**SET OF TASKS:**
#1 According to the Stories Don't End article, why did Bud Scoppa of Uncut hear a sound that is "glossier, beefier, less wistful" on the release?
#2 Could you retype the Stories Don't End article between "Dawes chronology" and "April 9, 2013.", inclusive?

Studio album by Dawes
- Released: April 9, 2013
- Genre: Folk rock
- Length: 51:10
- Label: HUB
- Producer: Jacquire King

Dawes chronology
| Nothing Is Wrong (2011) | Stories Don't End (2013) | All Your Favorite Bands (2015) |

= Stories Don't End =

Stories Don't End is the third studio album by American folk-rock band Dawes, released on April 9, 2013.

==Critical reception==

Stories Don't End has received generally positive reception from most music critics. At Metacritic, they assign a weighted average score out of 100 to ratings and reviews from mainstream critics, the album received a Metascore of 76, based on 12 reviews.

James Christopher Monger of Allmusic alluded to how the release "barely registers upon the first spin (it's easy pop for the millennial generation), but if given the time to percolate, it produces a damn fine cup of coffee." At American Songwriter, Jim Beviglia affirmed that the album "is still a step forward, if only for the moments of off-the-cuff brilliance that result from all the ambitious effort." Consequence of Sound's Henry Hauser called the album "distinctively modern." Jim Farber of the Daily News declared that "there's a sure sense of composition that both recalls a classic era and speaks to any."

At Paste, Ryan Reed portrayed the album as "crisper and more overdubbed, sprawling a tad where the first two albums flowed seamlessly", but did note that this is "their most intricate music to date, full of colorful detours and surprising instrumental flavors". PopMatters' John Bergstrom portends that the release "probably will do nothing to diminish the band's appeal among the faithful", at the same instance, this "may be time to put a few bumps in the road." At Rolling Stone, David Fricke proclaimed this release to be a "quietly gripping, deceptively gleaming record." Bud Scoppa of Uncut evoked that "the sound is glossier, beefier, less wistful" on the release because the change in producers.

**SUPPLIED INFORMATION:**
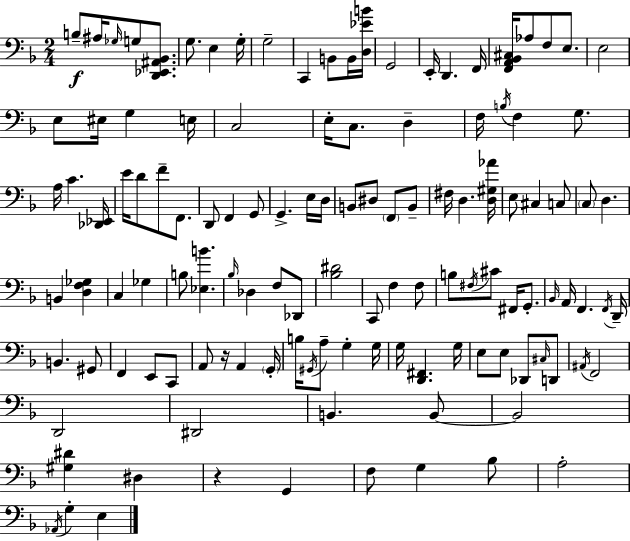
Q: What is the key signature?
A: D minor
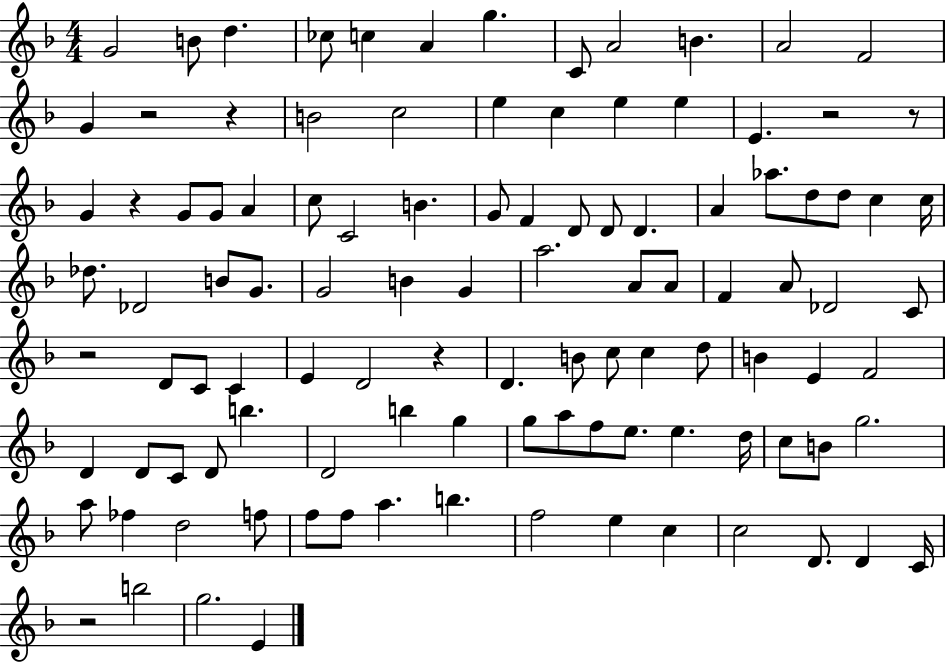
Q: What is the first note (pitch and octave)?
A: G4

**SOLUTION SET:**
#1 He attributed that sound to the change in producers.

#2
Dawes chronology
| Nothing Is Wrong (2011) | Stories Don't End (2013) | All Your Favorite Bands (2015) |

= Stories Don't End =

Stories Don't End is the third studio album by American folk-rock band Dawes, released on April 9, 2013.